Ron Hanscome, a research vice president specializing in HCM applications with Gartner, said lack of such robust integration between core HR and third-party leave management systems can result in inaccurate pay data, wasted time and money, and longer cycle times leading to dissatisfied employees and HR administrators.
System integration challenges are considerable whether leave is administered in-house or if external technology vendors are used, experts say. The Times reported that while Amazon once outsourced management of its leave programs, it had "brought the effort in-house when providers couldn't keep up with its growth."

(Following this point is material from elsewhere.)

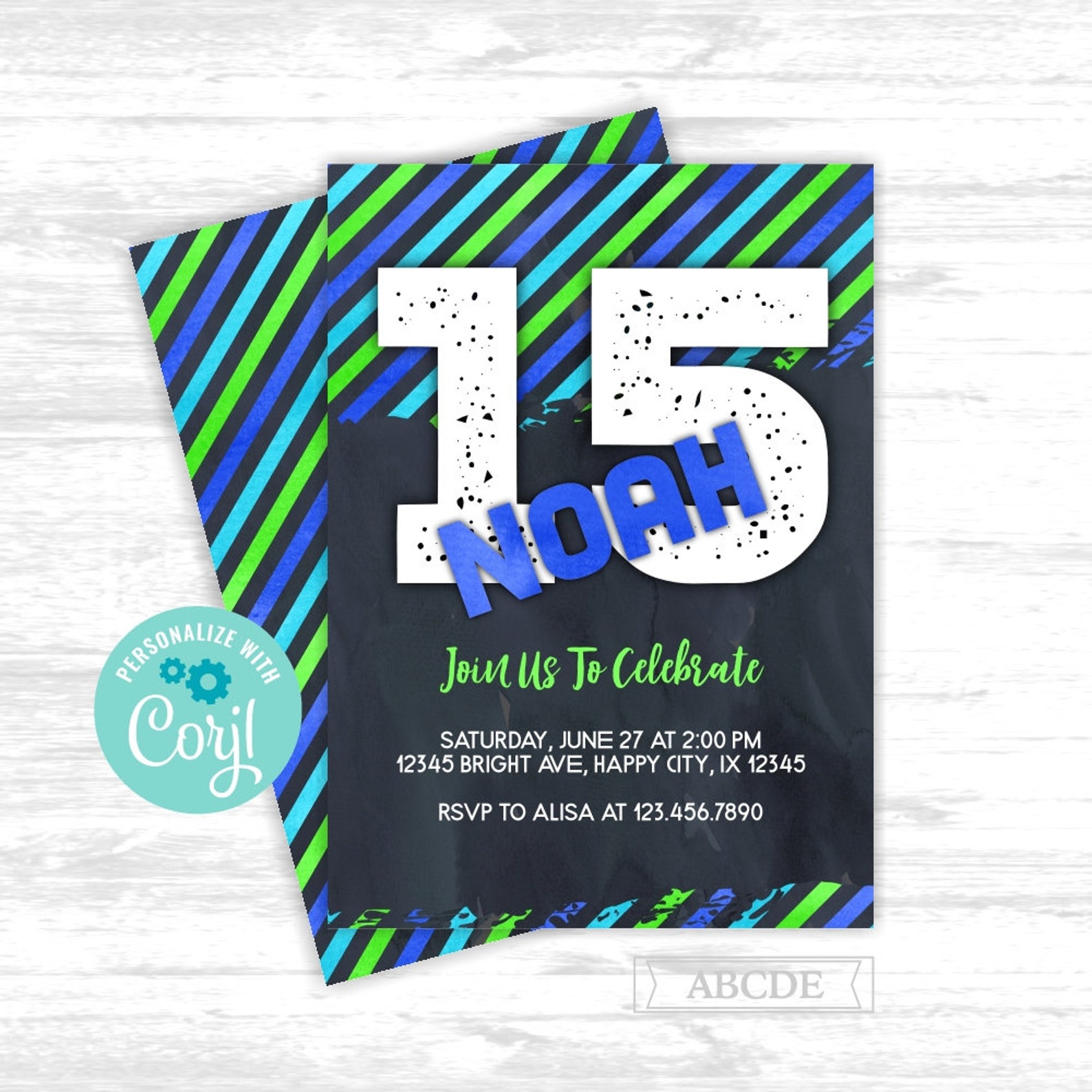 15th Boy Birthday Invitation EDITABLE Invitation TEB001 Etsy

Hanscome said HR leaders should closely weigh the pros and cons of outsourcing leave management to third-party technology providers. "Pros include putting these processes in the hands of domain experts who do this all day, every day and improved process accuracy and standardization due to involving a third party with rigor in its processes and controls," Hanscome said.

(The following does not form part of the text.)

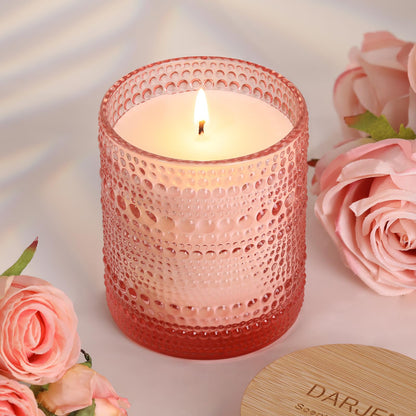DARJEN Rose Scented Candles for Home- 10oz 68H Natural Soy Wax Aromatherapy Jar Candle, Decorative Aesthetic Candles for Master Bedroom, Date Nights, Self-Care Sunday, Luxury Gift for Women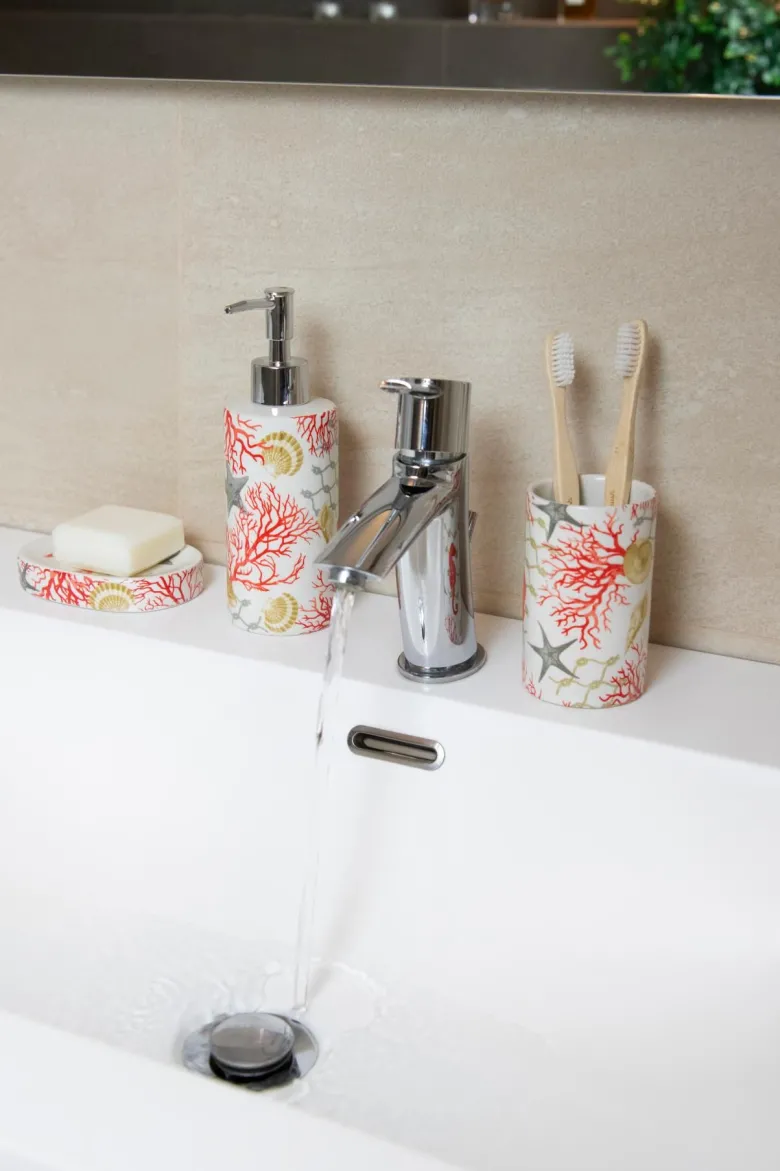 Accessori bagno in set, 3 pezzi, conchiglie e coralli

Cons of outsourcing can include greater cost compared to keeping leave management in-house, a need to shift some resources to vendor management, and ongoing attention to keeping integrations current between core HR and the leave solution, Hanscome said. "Regular software updates several times per year on both sides can make that tricky," he said.

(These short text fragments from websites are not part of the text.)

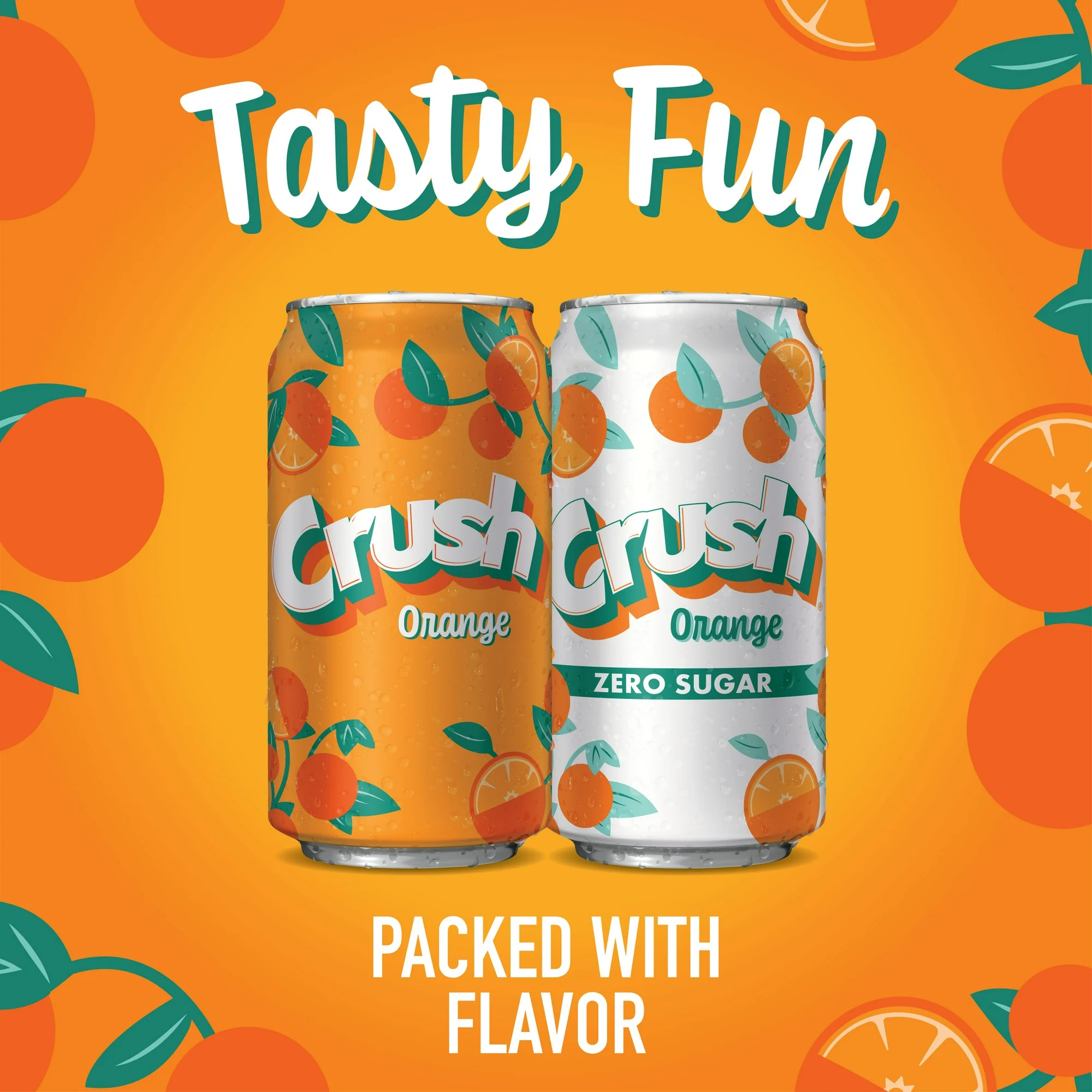 Crush Caffeine Free Orange Soda Pop, 12 fl oz, 12 Pack Cans - Image 2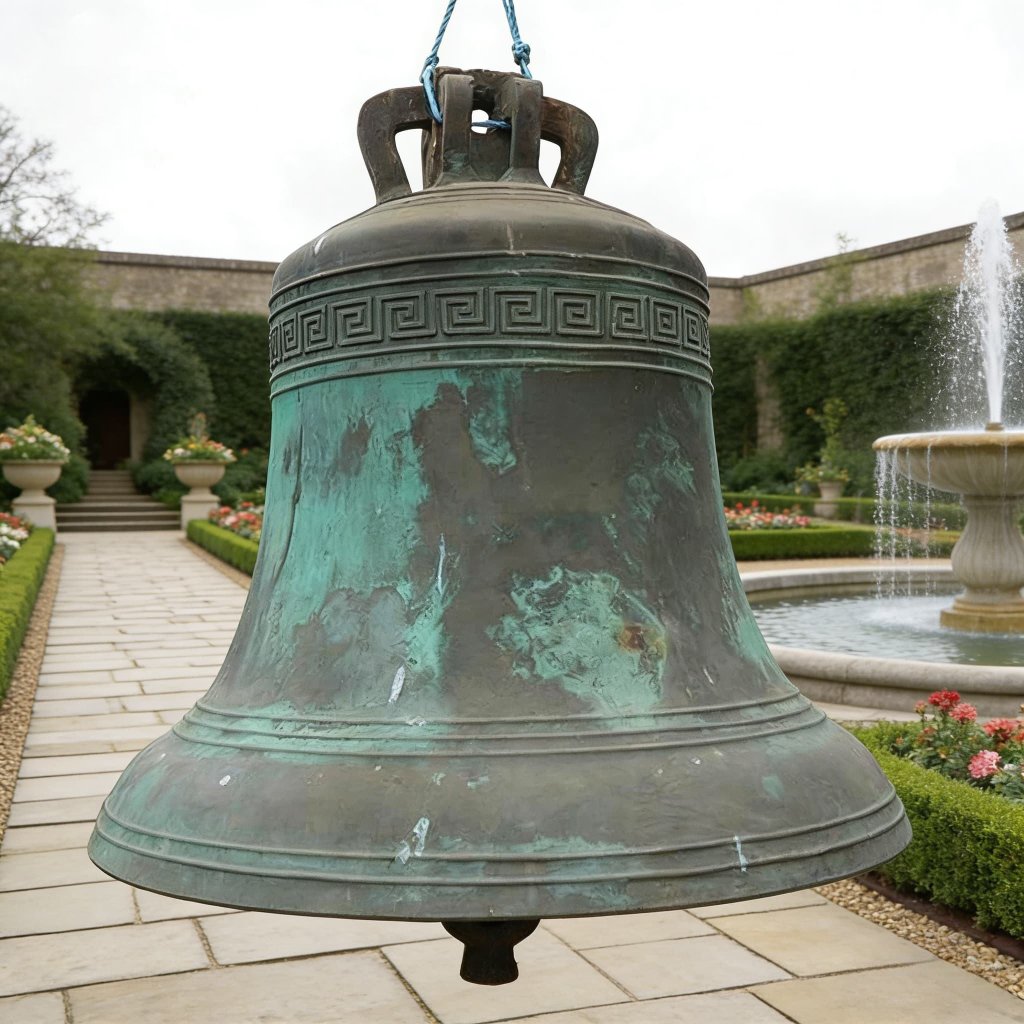 Vintage church bell with green bronze patina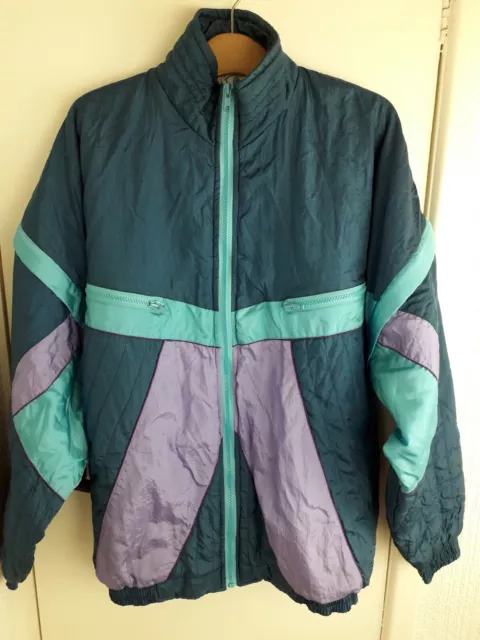 VINTAGE MEN'S 80S 90s Green Purple Shell Suit Jacket Zip Off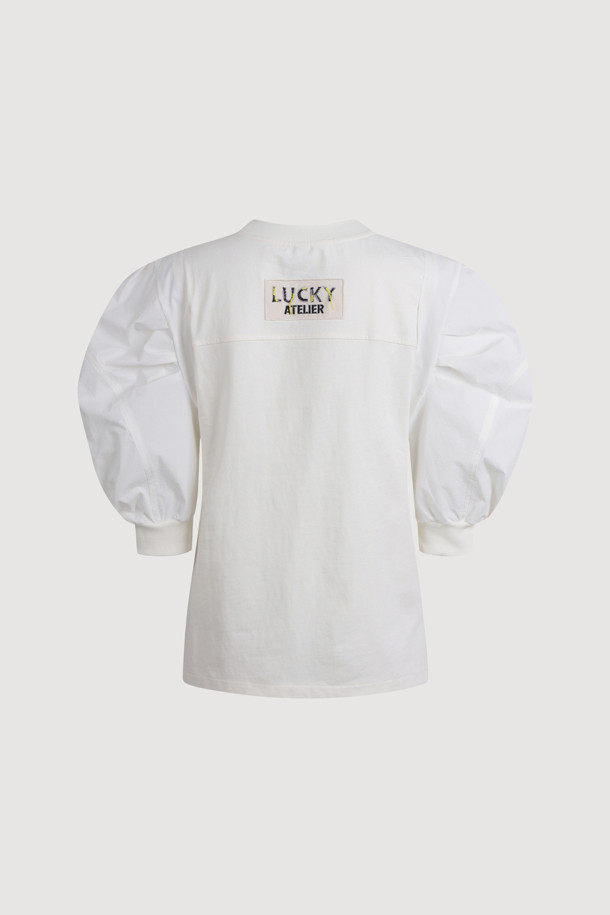 LUCKY CHOUETTE - 반소매 티셔츠 - [Atelier] Back Embroidery Point Woven Sleeve T-shirt (ivory)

Special Issues Around Integration
Other experts believe the challenge of integrating disparate HR technologies to administer a variety of employee leaves can be underestimated, even with improvements in API technologies.
"The reality of integrating systems so they can effectively talk to each other can be harder than it appears," said Rich Fuerstenberg, a senior partner with research and advisory firm Mercer. Lack of seamless connectivity between HRIS, payroll, time and attendance, and external leave systems can cause issues around events like employees taking intermittent leave, Fuerstenberg said.
"Hourly workers might need to take a few hours off here or there to get a vaccine or to help a family member, and that can be tricky for technology to track," he said. "It's a challenge to keep everything in sync for short intervals of time between, for example, an external vendor's leave system and internal HR technology."
Amazon Implementing Fixes
The Times reported that Amazon is being proactive in attempts to fix its leave administration problems. A company spokesperson said a permanent bridge between leave programs is scheduled to be complete in March, "with incremental improvements in the meantime," according to the Times. The spokesperson also said Amazon is bolstering training for HR staff and line managers on the complexities of managing leave and on being more empathetic with workers.
Some experts said the changes can't come soon enough for a culture they believe for too long has placed employee needs a distant second to customer needs.
"Hopefully the Times article is a wake-up call for Amazon's new CEO about the importance of the employee experience," Bersin said.
Dave Zielinski is a freelance business writer and editor in Minneapolis.